Research
Works in Progress
“Predicting forecaster inattention”
Abstract: I provide new estimates of forecaster inattention and information rigidity related to the sticky information model. While most papers use aggregate-level regressions or model calibrations to estimate the amount of information rigidity, I employ a more granular estimation strategy using micro-level data from the US Survey of Professional Forecasters. I provide evidence that the true amount of forecaster inattention is much smaller than previously thought. I also document novel state-dependence and time series facts. My results imply that some other, stronger source of information rigidity must exist to account for the discrepancy between the aggregate- and micro-level results. A model accounting for information rigidity should not use sticky information as its only nor main mechanism, as doing so could result in incorrect model predictions..
“Optimal income tax progressivity over the business cycle”
Abstract: I study optimal progressive income taxation in an incomplete markets model with a fat-tailed idiosyncratic income growth process of varying skewness. The process follows a two-state regime switching process representing recession and expansion. A Ramsey planner is constrained to two log-linear tax and transfer functions, one for each aggregate state, to allow state-dependent tax progressivity. I take recently created computational techniques used for aggregate MIT shocks and adapt them to work for regime switching processes. I find that the overall negative skewness of income growth leads to higher optimal progressivity overall, but how it is spread between aggregate states barely matters. I also find that progressivity should be significantly higher in economic expansions than in recessions. I find that the welfare change from current to optimal policy in a misspecified model without skewed and fat-tailed income growth is inflated to 2.9% compared to 0.9% using the correctly specified model.
Published Papers
“A study on discrete Ponzi Scheme model through Sturm-Liouville theory”

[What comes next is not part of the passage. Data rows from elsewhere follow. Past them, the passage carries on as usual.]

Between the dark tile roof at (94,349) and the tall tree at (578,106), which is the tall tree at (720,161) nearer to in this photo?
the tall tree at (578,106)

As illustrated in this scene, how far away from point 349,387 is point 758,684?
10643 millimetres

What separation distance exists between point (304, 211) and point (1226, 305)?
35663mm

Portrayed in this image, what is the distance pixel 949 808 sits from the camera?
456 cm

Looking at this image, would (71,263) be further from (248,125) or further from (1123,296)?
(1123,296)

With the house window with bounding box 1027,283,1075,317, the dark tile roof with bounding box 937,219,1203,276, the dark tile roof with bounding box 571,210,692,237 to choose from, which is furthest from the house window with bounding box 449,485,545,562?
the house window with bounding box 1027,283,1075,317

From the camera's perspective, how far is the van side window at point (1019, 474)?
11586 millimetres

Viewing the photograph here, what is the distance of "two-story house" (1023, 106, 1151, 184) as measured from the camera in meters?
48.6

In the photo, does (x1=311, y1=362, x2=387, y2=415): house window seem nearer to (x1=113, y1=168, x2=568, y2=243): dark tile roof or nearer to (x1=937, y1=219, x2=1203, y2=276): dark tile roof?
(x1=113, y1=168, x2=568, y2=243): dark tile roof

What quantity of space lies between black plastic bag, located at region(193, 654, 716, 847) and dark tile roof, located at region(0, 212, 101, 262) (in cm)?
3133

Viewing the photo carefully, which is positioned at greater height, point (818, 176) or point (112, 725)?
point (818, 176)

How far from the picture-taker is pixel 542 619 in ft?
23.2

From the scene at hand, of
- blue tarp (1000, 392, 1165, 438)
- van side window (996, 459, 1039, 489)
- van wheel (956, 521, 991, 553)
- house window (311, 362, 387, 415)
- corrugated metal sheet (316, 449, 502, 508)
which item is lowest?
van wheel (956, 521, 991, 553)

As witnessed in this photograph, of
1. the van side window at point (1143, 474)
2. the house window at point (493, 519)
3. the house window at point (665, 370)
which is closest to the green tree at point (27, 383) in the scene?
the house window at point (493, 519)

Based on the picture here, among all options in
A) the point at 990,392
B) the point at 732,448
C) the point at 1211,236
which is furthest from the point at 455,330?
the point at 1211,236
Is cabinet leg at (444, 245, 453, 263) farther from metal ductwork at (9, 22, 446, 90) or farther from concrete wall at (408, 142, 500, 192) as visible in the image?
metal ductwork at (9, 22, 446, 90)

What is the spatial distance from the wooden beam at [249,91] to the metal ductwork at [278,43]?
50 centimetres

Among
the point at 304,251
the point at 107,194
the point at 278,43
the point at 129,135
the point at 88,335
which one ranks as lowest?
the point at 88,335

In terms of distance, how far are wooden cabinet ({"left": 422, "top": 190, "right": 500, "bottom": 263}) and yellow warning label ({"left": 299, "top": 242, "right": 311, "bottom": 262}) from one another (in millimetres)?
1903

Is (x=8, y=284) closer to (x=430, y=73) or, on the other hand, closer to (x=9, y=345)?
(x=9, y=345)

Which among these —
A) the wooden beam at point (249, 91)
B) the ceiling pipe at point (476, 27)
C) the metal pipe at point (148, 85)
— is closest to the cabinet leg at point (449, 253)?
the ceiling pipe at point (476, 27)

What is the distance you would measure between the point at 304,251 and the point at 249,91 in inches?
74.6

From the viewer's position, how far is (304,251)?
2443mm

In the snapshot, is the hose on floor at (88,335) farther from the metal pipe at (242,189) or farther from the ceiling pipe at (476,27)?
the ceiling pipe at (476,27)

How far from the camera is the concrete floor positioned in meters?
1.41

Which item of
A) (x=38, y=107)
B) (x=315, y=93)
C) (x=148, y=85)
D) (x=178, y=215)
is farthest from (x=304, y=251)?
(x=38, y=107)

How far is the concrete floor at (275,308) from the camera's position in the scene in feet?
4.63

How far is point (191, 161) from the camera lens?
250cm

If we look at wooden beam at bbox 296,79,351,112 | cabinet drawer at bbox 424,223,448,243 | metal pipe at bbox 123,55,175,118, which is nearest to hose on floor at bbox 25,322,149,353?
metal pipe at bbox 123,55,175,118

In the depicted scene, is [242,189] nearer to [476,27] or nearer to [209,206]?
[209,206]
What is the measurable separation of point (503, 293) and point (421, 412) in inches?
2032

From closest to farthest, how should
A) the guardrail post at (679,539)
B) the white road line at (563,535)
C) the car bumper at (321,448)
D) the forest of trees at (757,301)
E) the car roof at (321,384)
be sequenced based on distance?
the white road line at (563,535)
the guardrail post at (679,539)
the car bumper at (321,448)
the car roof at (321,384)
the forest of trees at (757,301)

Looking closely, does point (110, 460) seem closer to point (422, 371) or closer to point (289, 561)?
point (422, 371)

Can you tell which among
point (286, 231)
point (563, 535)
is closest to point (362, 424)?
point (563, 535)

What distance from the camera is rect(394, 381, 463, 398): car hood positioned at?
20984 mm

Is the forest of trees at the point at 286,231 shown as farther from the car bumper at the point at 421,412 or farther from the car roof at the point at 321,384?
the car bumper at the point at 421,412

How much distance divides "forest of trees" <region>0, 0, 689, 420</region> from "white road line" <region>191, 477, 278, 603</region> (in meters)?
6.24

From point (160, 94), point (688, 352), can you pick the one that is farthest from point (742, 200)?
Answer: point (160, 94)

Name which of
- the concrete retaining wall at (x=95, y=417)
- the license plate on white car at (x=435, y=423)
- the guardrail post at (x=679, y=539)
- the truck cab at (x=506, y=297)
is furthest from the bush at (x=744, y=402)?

Recommended citation: Atici, F.M. and Bennett, W.R. (2021) “A study on discrete Ponzi Scheme model through Sturm-Liouville theory”, Int. J. Dynamical Systems and Differential Equations, Vol. 11, Nos. 3/4, pp. 227-240.
Abstract: In this paper, we introduce a second order self-adjoint difference equation which describes the dynamics of Ponzi schemes: a type of investment fraud that promises more than it can deliver. We use the Sturm-Liouville theory to study the discrete equation with boundary conditions. The model is based on a promised, unrealistic interest rate $r_p$, a realised nominal interest rate $r_n$, a growth rate of the deposits $r_i$, and a withdrawal rate $r_w$. Giving some restrictions on the rates $r_p$, $r_i$, and $r_w$, we prove some theorems to when the fund will collapse or be solvent. Two examples are given to illustrate the applicability of the main results.